[INSTRUCTIONS TO FOLLOW] Count the lines in the listing below that contain the string "instances". Reply with the number only.

[DATA LISTING]
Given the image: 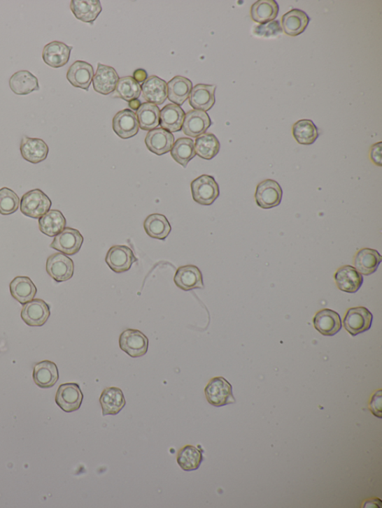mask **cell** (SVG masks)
Returning <instances> with one entry per match:
<instances>
[{"mask_svg": "<svg viewBox=\"0 0 382 508\" xmlns=\"http://www.w3.org/2000/svg\"><path fill=\"white\" fill-rule=\"evenodd\" d=\"M51 206L50 198L39 189L28 191L22 196L20 201L22 213L32 219L41 218L50 210Z\"/></svg>", "mask_w": 382, "mask_h": 508, "instance_id": "6da1fadb", "label": "cell"}, {"mask_svg": "<svg viewBox=\"0 0 382 508\" xmlns=\"http://www.w3.org/2000/svg\"><path fill=\"white\" fill-rule=\"evenodd\" d=\"M191 193L197 204L210 206L220 196V188L215 177L202 175L193 180L190 184Z\"/></svg>", "mask_w": 382, "mask_h": 508, "instance_id": "7a4b0ae2", "label": "cell"}, {"mask_svg": "<svg viewBox=\"0 0 382 508\" xmlns=\"http://www.w3.org/2000/svg\"><path fill=\"white\" fill-rule=\"evenodd\" d=\"M205 394L208 403L215 407L236 402L231 384L222 377H215L209 381L205 388Z\"/></svg>", "mask_w": 382, "mask_h": 508, "instance_id": "3957f363", "label": "cell"}, {"mask_svg": "<svg viewBox=\"0 0 382 508\" xmlns=\"http://www.w3.org/2000/svg\"><path fill=\"white\" fill-rule=\"evenodd\" d=\"M283 191L276 180L267 179L257 186L255 191V202L258 207L271 209L278 207L282 202Z\"/></svg>", "mask_w": 382, "mask_h": 508, "instance_id": "277c9868", "label": "cell"}, {"mask_svg": "<svg viewBox=\"0 0 382 508\" xmlns=\"http://www.w3.org/2000/svg\"><path fill=\"white\" fill-rule=\"evenodd\" d=\"M119 344L122 351L129 356L139 358L147 354L149 340L140 331L129 329L121 333Z\"/></svg>", "mask_w": 382, "mask_h": 508, "instance_id": "5b68a950", "label": "cell"}, {"mask_svg": "<svg viewBox=\"0 0 382 508\" xmlns=\"http://www.w3.org/2000/svg\"><path fill=\"white\" fill-rule=\"evenodd\" d=\"M373 320L374 315L368 309L359 307L348 310L343 322L346 331L356 336L372 328Z\"/></svg>", "mask_w": 382, "mask_h": 508, "instance_id": "8992f818", "label": "cell"}, {"mask_svg": "<svg viewBox=\"0 0 382 508\" xmlns=\"http://www.w3.org/2000/svg\"><path fill=\"white\" fill-rule=\"evenodd\" d=\"M83 393L76 383L62 384L55 395V402L61 409L67 413L80 409L83 401Z\"/></svg>", "mask_w": 382, "mask_h": 508, "instance_id": "52a82bcc", "label": "cell"}, {"mask_svg": "<svg viewBox=\"0 0 382 508\" xmlns=\"http://www.w3.org/2000/svg\"><path fill=\"white\" fill-rule=\"evenodd\" d=\"M138 261L131 248L126 245H115L108 250L106 262L115 273L128 272L133 263Z\"/></svg>", "mask_w": 382, "mask_h": 508, "instance_id": "ba28073f", "label": "cell"}, {"mask_svg": "<svg viewBox=\"0 0 382 508\" xmlns=\"http://www.w3.org/2000/svg\"><path fill=\"white\" fill-rule=\"evenodd\" d=\"M84 242L83 235L78 230L65 228L50 244L52 249L69 256L76 254L80 251Z\"/></svg>", "mask_w": 382, "mask_h": 508, "instance_id": "9c48e42d", "label": "cell"}, {"mask_svg": "<svg viewBox=\"0 0 382 508\" xmlns=\"http://www.w3.org/2000/svg\"><path fill=\"white\" fill-rule=\"evenodd\" d=\"M46 269L53 280L62 283L73 277L74 263L70 257L62 253H55L48 259Z\"/></svg>", "mask_w": 382, "mask_h": 508, "instance_id": "30bf717a", "label": "cell"}, {"mask_svg": "<svg viewBox=\"0 0 382 508\" xmlns=\"http://www.w3.org/2000/svg\"><path fill=\"white\" fill-rule=\"evenodd\" d=\"M50 316L49 305L41 299L32 300L22 307L21 318L28 326H42Z\"/></svg>", "mask_w": 382, "mask_h": 508, "instance_id": "8fae6325", "label": "cell"}, {"mask_svg": "<svg viewBox=\"0 0 382 508\" xmlns=\"http://www.w3.org/2000/svg\"><path fill=\"white\" fill-rule=\"evenodd\" d=\"M112 127L118 137L130 139L139 133V123L134 112L129 109L120 110L115 116Z\"/></svg>", "mask_w": 382, "mask_h": 508, "instance_id": "7c38bea8", "label": "cell"}, {"mask_svg": "<svg viewBox=\"0 0 382 508\" xmlns=\"http://www.w3.org/2000/svg\"><path fill=\"white\" fill-rule=\"evenodd\" d=\"M73 47L63 42L52 41L44 47L42 59L45 64L52 68H60L69 63Z\"/></svg>", "mask_w": 382, "mask_h": 508, "instance_id": "4fadbf2b", "label": "cell"}, {"mask_svg": "<svg viewBox=\"0 0 382 508\" xmlns=\"http://www.w3.org/2000/svg\"><path fill=\"white\" fill-rule=\"evenodd\" d=\"M211 120L206 112L191 110L185 117L183 131L187 136L198 138L204 134L211 126Z\"/></svg>", "mask_w": 382, "mask_h": 508, "instance_id": "5bb4252c", "label": "cell"}, {"mask_svg": "<svg viewBox=\"0 0 382 508\" xmlns=\"http://www.w3.org/2000/svg\"><path fill=\"white\" fill-rule=\"evenodd\" d=\"M119 75L113 67L98 64L96 74L93 78L95 92L102 95L113 93L119 81Z\"/></svg>", "mask_w": 382, "mask_h": 508, "instance_id": "9a60e30c", "label": "cell"}, {"mask_svg": "<svg viewBox=\"0 0 382 508\" xmlns=\"http://www.w3.org/2000/svg\"><path fill=\"white\" fill-rule=\"evenodd\" d=\"M174 283L178 288L185 291L205 288L200 270L193 265L179 267L174 277Z\"/></svg>", "mask_w": 382, "mask_h": 508, "instance_id": "2e32d148", "label": "cell"}, {"mask_svg": "<svg viewBox=\"0 0 382 508\" xmlns=\"http://www.w3.org/2000/svg\"><path fill=\"white\" fill-rule=\"evenodd\" d=\"M313 323L316 329L325 336L335 335L342 328L340 314L330 309H323L317 312Z\"/></svg>", "mask_w": 382, "mask_h": 508, "instance_id": "e0dca14e", "label": "cell"}, {"mask_svg": "<svg viewBox=\"0 0 382 508\" xmlns=\"http://www.w3.org/2000/svg\"><path fill=\"white\" fill-rule=\"evenodd\" d=\"M20 153L27 161L38 164L47 159L49 147L41 139L24 136L21 140Z\"/></svg>", "mask_w": 382, "mask_h": 508, "instance_id": "ac0fdd59", "label": "cell"}, {"mask_svg": "<svg viewBox=\"0 0 382 508\" xmlns=\"http://www.w3.org/2000/svg\"><path fill=\"white\" fill-rule=\"evenodd\" d=\"M334 277L337 286L346 293H356L364 283L363 275L352 266H344L339 268Z\"/></svg>", "mask_w": 382, "mask_h": 508, "instance_id": "d6986e66", "label": "cell"}, {"mask_svg": "<svg viewBox=\"0 0 382 508\" xmlns=\"http://www.w3.org/2000/svg\"><path fill=\"white\" fill-rule=\"evenodd\" d=\"M94 72L92 65L83 61L74 62L66 73V79L74 87L88 92L93 81Z\"/></svg>", "mask_w": 382, "mask_h": 508, "instance_id": "ffe728a7", "label": "cell"}, {"mask_svg": "<svg viewBox=\"0 0 382 508\" xmlns=\"http://www.w3.org/2000/svg\"><path fill=\"white\" fill-rule=\"evenodd\" d=\"M216 85H196L189 96V104L194 110L208 111L215 104Z\"/></svg>", "mask_w": 382, "mask_h": 508, "instance_id": "44dd1931", "label": "cell"}, {"mask_svg": "<svg viewBox=\"0 0 382 508\" xmlns=\"http://www.w3.org/2000/svg\"><path fill=\"white\" fill-rule=\"evenodd\" d=\"M174 141L173 133L162 128L150 131L145 138L148 149L159 156L171 152Z\"/></svg>", "mask_w": 382, "mask_h": 508, "instance_id": "7402d4cb", "label": "cell"}, {"mask_svg": "<svg viewBox=\"0 0 382 508\" xmlns=\"http://www.w3.org/2000/svg\"><path fill=\"white\" fill-rule=\"evenodd\" d=\"M309 22L310 18L304 10L295 8L283 15L282 26L286 35L296 37L306 31Z\"/></svg>", "mask_w": 382, "mask_h": 508, "instance_id": "603a6c76", "label": "cell"}, {"mask_svg": "<svg viewBox=\"0 0 382 508\" xmlns=\"http://www.w3.org/2000/svg\"><path fill=\"white\" fill-rule=\"evenodd\" d=\"M141 92L148 103L161 106L167 97V85L163 79L152 75L141 85Z\"/></svg>", "mask_w": 382, "mask_h": 508, "instance_id": "cb8c5ba5", "label": "cell"}, {"mask_svg": "<svg viewBox=\"0 0 382 508\" xmlns=\"http://www.w3.org/2000/svg\"><path fill=\"white\" fill-rule=\"evenodd\" d=\"M59 379L58 368L50 361H42V362L34 367L33 380L39 388H52L58 382Z\"/></svg>", "mask_w": 382, "mask_h": 508, "instance_id": "d4e9b609", "label": "cell"}, {"mask_svg": "<svg viewBox=\"0 0 382 508\" xmlns=\"http://www.w3.org/2000/svg\"><path fill=\"white\" fill-rule=\"evenodd\" d=\"M103 415H117L126 406L125 394L121 389L116 387L106 388L99 398Z\"/></svg>", "mask_w": 382, "mask_h": 508, "instance_id": "484cf974", "label": "cell"}, {"mask_svg": "<svg viewBox=\"0 0 382 508\" xmlns=\"http://www.w3.org/2000/svg\"><path fill=\"white\" fill-rule=\"evenodd\" d=\"M381 261L382 257L378 251L372 248H363L355 254L354 265L359 273L369 276L376 272Z\"/></svg>", "mask_w": 382, "mask_h": 508, "instance_id": "4316f807", "label": "cell"}, {"mask_svg": "<svg viewBox=\"0 0 382 508\" xmlns=\"http://www.w3.org/2000/svg\"><path fill=\"white\" fill-rule=\"evenodd\" d=\"M71 9L76 19L86 24H93L102 13L99 0H72Z\"/></svg>", "mask_w": 382, "mask_h": 508, "instance_id": "83f0119b", "label": "cell"}, {"mask_svg": "<svg viewBox=\"0 0 382 508\" xmlns=\"http://www.w3.org/2000/svg\"><path fill=\"white\" fill-rule=\"evenodd\" d=\"M9 86L16 95L24 96L40 89L38 79L28 71H20L10 78Z\"/></svg>", "mask_w": 382, "mask_h": 508, "instance_id": "f1b7e54d", "label": "cell"}, {"mask_svg": "<svg viewBox=\"0 0 382 508\" xmlns=\"http://www.w3.org/2000/svg\"><path fill=\"white\" fill-rule=\"evenodd\" d=\"M185 117L184 110L175 104L167 105L160 113L162 129L171 133L182 130Z\"/></svg>", "mask_w": 382, "mask_h": 508, "instance_id": "f546056e", "label": "cell"}, {"mask_svg": "<svg viewBox=\"0 0 382 508\" xmlns=\"http://www.w3.org/2000/svg\"><path fill=\"white\" fill-rule=\"evenodd\" d=\"M167 97L176 106H183L188 99L193 84L190 79L183 76H176L167 84Z\"/></svg>", "mask_w": 382, "mask_h": 508, "instance_id": "4dcf8cb0", "label": "cell"}, {"mask_svg": "<svg viewBox=\"0 0 382 508\" xmlns=\"http://www.w3.org/2000/svg\"><path fill=\"white\" fill-rule=\"evenodd\" d=\"M10 295L20 304L24 305L35 298L37 288L28 277H17L10 284Z\"/></svg>", "mask_w": 382, "mask_h": 508, "instance_id": "1f68e13d", "label": "cell"}, {"mask_svg": "<svg viewBox=\"0 0 382 508\" xmlns=\"http://www.w3.org/2000/svg\"><path fill=\"white\" fill-rule=\"evenodd\" d=\"M143 228L151 238L165 240L171 231V226L167 219L161 214H152L145 219Z\"/></svg>", "mask_w": 382, "mask_h": 508, "instance_id": "d6a6232c", "label": "cell"}, {"mask_svg": "<svg viewBox=\"0 0 382 508\" xmlns=\"http://www.w3.org/2000/svg\"><path fill=\"white\" fill-rule=\"evenodd\" d=\"M279 6L275 0H260L250 10L251 18L261 25L274 21L278 16Z\"/></svg>", "mask_w": 382, "mask_h": 508, "instance_id": "836d02e7", "label": "cell"}, {"mask_svg": "<svg viewBox=\"0 0 382 508\" xmlns=\"http://www.w3.org/2000/svg\"><path fill=\"white\" fill-rule=\"evenodd\" d=\"M202 450L191 445H186L179 449L176 460L179 467L184 471H194L198 470L204 458Z\"/></svg>", "mask_w": 382, "mask_h": 508, "instance_id": "e575fe53", "label": "cell"}, {"mask_svg": "<svg viewBox=\"0 0 382 508\" xmlns=\"http://www.w3.org/2000/svg\"><path fill=\"white\" fill-rule=\"evenodd\" d=\"M66 223L63 214L57 210L48 211L38 222L41 232L50 237L57 235L63 231Z\"/></svg>", "mask_w": 382, "mask_h": 508, "instance_id": "d590c367", "label": "cell"}, {"mask_svg": "<svg viewBox=\"0 0 382 508\" xmlns=\"http://www.w3.org/2000/svg\"><path fill=\"white\" fill-rule=\"evenodd\" d=\"M292 132L296 141L301 145H312L319 138L318 129L311 119L297 121L292 129Z\"/></svg>", "mask_w": 382, "mask_h": 508, "instance_id": "8d00e7d4", "label": "cell"}, {"mask_svg": "<svg viewBox=\"0 0 382 508\" xmlns=\"http://www.w3.org/2000/svg\"><path fill=\"white\" fill-rule=\"evenodd\" d=\"M196 154L202 159L211 160L215 157L220 150V144L215 134L205 133L197 138L195 144Z\"/></svg>", "mask_w": 382, "mask_h": 508, "instance_id": "74e56055", "label": "cell"}, {"mask_svg": "<svg viewBox=\"0 0 382 508\" xmlns=\"http://www.w3.org/2000/svg\"><path fill=\"white\" fill-rule=\"evenodd\" d=\"M160 108L150 103L141 104L137 110L139 128L143 131H152L160 125Z\"/></svg>", "mask_w": 382, "mask_h": 508, "instance_id": "f35d334b", "label": "cell"}, {"mask_svg": "<svg viewBox=\"0 0 382 508\" xmlns=\"http://www.w3.org/2000/svg\"><path fill=\"white\" fill-rule=\"evenodd\" d=\"M171 154L176 163L186 168L197 155L194 140L187 138L178 139L173 145Z\"/></svg>", "mask_w": 382, "mask_h": 508, "instance_id": "ab89813d", "label": "cell"}, {"mask_svg": "<svg viewBox=\"0 0 382 508\" xmlns=\"http://www.w3.org/2000/svg\"><path fill=\"white\" fill-rule=\"evenodd\" d=\"M141 94V85L131 76L119 79L115 88V96L118 98L129 101L138 99Z\"/></svg>", "mask_w": 382, "mask_h": 508, "instance_id": "60d3db41", "label": "cell"}, {"mask_svg": "<svg viewBox=\"0 0 382 508\" xmlns=\"http://www.w3.org/2000/svg\"><path fill=\"white\" fill-rule=\"evenodd\" d=\"M20 202L15 191L7 187L0 189V214L8 216L15 213L19 208Z\"/></svg>", "mask_w": 382, "mask_h": 508, "instance_id": "b9f144b4", "label": "cell"}, {"mask_svg": "<svg viewBox=\"0 0 382 508\" xmlns=\"http://www.w3.org/2000/svg\"><path fill=\"white\" fill-rule=\"evenodd\" d=\"M283 32V28L281 27L278 20L267 22V24L257 26L254 30L256 36L260 37H276Z\"/></svg>", "mask_w": 382, "mask_h": 508, "instance_id": "7bdbcfd3", "label": "cell"}, {"mask_svg": "<svg viewBox=\"0 0 382 508\" xmlns=\"http://www.w3.org/2000/svg\"><path fill=\"white\" fill-rule=\"evenodd\" d=\"M381 390H379L374 394L372 401H370L369 403L370 410H372L373 414L376 416H378L379 419H381Z\"/></svg>", "mask_w": 382, "mask_h": 508, "instance_id": "ee69618b", "label": "cell"}, {"mask_svg": "<svg viewBox=\"0 0 382 508\" xmlns=\"http://www.w3.org/2000/svg\"><path fill=\"white\" fill-rule=\"evenodd\" d=\"M381 145L382 143L379 142L372 145L370 149L369 156L370 159L374 164L379 166H381Z\"/></svg>", "mask_w": 382, "mask_h": 508, "instance_id": "f6af8a7d", "label": "cell"}, {"mask_svg": "<svg viewBox=\"0 0 382 508\" xmlns=\"http://www.w3.org/2000/svg\"><path fill=\"white\" fill-rule=\"evenodd\" d=\"M132 78L140 85L148 80V73L143 69H138L134 72Z\"/></svg>", "mask_w": 382, "mask_h": 508, "instance_id": "bcb514c9", "label": "cell"}, {"mask_svg": "<svg viewBox=\"0 0 382 508\" xmlns=\"http://www.w3.org/2000/svg\"><path fill=\"white\" fill-rule=\"evenodd\" d=\"M141 106V101L139 99H134L129 103V106L133 110L137 111Z\"/></svg>", "mask_w": 382, "mask_h": 508, "instance_id": "7dc6e473", "label": "cell"}]
</instances>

[FINISHED TASK] 3